![]()

As concern for global warming continues to rise, most scientists agree that the Earth's climate is changing.
But the causes of this problem are not as clear. While many experts believe that global warming is a result of man-made greenhouse gases in the Earth's atmosphere, others maintain that such changes are a natural occurrence.
The global warming debate only will heat up after yesterday's announcement that 1997 was the Earth's warmest year on record. Researchers with the National Oceanic and Atmospheric Administration said the Earth's average temperature last year was 3/4 of a degree Fahrenheit above normal.
University researchers have formed several different theories explaining the phenomenon.

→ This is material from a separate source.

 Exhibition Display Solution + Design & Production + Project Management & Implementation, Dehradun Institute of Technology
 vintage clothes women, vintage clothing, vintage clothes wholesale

Joyce Penner, University professor of atmospheric, oceanic and space sciences, is one of the few researchers arguing that global warming might be a natural occurrence. Her research indicates that aerosols created by sulfur emissions from the burning of fossil fuels - substances such as soot and sulfuric acid - actually help cool the planet.
"These particles can reflect solar radiation," Penner said. "Not as much sunlight gets to the surface of the Earth to warm it up, which has a cooling effect."
Aerosol particles also become cloud nuclei, forming water droplets that increase cloud coverage. This further reduces the amount of sunlight that reaches the Earth.
Penner's study showed that these clouds and free-floating particles cool the Earth more than previously thought, at a rate almost twice that of which greenhouse gases warm the planet. So if the global climate is getting warmer, as studies show, it might be because of natural reasons, Penner said.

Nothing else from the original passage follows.